** begin Input records **

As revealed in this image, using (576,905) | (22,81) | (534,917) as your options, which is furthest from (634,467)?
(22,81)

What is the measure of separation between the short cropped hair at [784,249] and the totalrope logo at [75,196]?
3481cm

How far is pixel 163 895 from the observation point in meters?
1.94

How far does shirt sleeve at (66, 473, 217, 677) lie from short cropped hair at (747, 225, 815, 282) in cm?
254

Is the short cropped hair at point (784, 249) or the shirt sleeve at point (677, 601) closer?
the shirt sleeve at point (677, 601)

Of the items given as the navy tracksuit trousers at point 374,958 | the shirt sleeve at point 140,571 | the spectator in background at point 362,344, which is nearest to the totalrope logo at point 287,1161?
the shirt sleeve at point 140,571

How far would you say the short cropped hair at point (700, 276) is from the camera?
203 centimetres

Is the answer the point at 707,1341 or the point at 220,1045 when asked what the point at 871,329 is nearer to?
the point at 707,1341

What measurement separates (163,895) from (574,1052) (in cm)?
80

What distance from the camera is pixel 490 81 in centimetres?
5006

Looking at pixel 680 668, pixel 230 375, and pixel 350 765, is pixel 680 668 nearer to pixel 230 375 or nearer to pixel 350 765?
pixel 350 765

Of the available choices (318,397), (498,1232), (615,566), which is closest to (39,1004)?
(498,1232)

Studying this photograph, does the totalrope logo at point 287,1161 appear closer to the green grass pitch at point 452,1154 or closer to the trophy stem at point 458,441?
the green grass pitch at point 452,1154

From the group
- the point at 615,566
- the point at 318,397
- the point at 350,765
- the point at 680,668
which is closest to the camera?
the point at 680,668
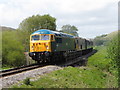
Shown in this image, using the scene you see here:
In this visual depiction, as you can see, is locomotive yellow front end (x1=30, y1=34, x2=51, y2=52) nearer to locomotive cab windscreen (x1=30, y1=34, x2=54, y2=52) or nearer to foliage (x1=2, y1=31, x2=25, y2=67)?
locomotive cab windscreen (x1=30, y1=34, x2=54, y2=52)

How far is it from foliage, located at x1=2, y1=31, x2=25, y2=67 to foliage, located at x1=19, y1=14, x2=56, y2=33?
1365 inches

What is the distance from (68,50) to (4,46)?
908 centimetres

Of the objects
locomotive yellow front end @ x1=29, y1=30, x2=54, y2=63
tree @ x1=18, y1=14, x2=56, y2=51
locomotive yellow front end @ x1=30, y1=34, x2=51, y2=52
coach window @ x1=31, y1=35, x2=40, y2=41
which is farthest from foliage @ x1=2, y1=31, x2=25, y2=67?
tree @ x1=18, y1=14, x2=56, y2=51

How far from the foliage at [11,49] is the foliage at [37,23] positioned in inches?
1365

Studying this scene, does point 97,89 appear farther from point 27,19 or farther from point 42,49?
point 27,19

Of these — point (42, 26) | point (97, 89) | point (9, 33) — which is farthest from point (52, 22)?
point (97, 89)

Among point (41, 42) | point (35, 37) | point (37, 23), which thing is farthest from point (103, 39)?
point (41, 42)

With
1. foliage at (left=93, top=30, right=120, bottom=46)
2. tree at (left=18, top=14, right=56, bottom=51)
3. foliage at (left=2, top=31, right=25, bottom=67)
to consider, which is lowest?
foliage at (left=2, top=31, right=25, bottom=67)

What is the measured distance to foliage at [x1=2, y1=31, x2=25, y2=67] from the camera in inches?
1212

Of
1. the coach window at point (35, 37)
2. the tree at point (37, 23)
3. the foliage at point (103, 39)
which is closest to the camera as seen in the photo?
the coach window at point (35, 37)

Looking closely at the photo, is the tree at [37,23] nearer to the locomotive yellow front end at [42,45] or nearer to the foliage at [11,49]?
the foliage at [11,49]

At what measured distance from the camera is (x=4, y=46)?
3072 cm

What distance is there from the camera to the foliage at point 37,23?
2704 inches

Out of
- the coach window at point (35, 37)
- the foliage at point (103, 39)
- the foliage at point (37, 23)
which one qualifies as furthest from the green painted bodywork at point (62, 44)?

** end Input records **
** begin Input records **

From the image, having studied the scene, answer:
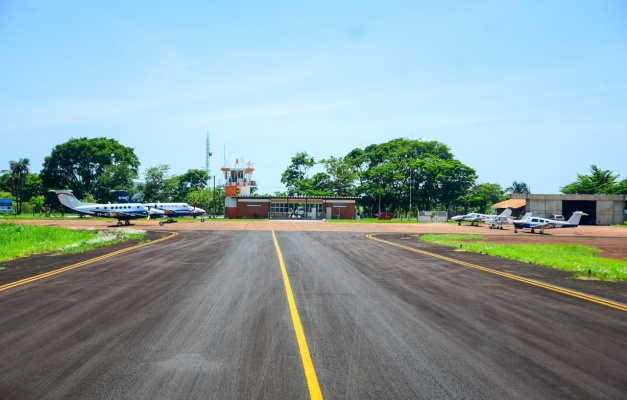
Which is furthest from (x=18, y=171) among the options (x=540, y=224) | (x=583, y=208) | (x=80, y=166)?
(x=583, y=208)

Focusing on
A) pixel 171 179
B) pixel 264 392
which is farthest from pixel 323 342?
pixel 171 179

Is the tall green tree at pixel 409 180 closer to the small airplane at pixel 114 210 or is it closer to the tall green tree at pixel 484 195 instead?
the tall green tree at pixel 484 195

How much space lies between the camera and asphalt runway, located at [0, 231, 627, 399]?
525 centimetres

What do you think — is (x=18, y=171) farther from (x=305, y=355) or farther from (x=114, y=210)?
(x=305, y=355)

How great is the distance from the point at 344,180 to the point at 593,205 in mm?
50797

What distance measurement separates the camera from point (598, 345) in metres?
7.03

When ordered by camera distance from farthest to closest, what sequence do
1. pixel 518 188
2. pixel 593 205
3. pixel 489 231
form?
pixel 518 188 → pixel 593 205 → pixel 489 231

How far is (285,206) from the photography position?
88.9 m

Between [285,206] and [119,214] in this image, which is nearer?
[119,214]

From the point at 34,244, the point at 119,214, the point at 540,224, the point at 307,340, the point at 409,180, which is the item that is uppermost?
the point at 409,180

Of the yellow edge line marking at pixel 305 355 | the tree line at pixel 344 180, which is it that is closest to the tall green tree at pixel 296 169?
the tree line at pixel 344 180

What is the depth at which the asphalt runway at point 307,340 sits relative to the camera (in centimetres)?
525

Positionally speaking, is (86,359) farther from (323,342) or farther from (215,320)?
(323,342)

** end Input records **

== What is asked ==
Rewrite the material from the line with "How far does" to the line with "203 centimetres", substituting "close-cropped hair" for each occurrence of "short cropped hair" and leaving everything else unchanged. Give only those lines.

== Problem solution ==
How far does shirt sleeve at (66, 473, 217, 677) lie from close-cropped hair at (747, 225, 815, 282) in cm?
254

Is the close-cropped hair at point (784, 249) or the shirt sleeve at point (677, 601) closer?
the shirt sleeve at point (677, 601)

Of the items given as the navy tracksuit trousers at point 374,958 | the shirt sleeve at point 140,571 | the spectator in background at point 362,344, which is nearest to the totalrope logo at point 287,1161?
the shirt sleeve at point 140,571

How far would you say the close-cropped hair at point (700, 276) is from the camera?
203 centimetres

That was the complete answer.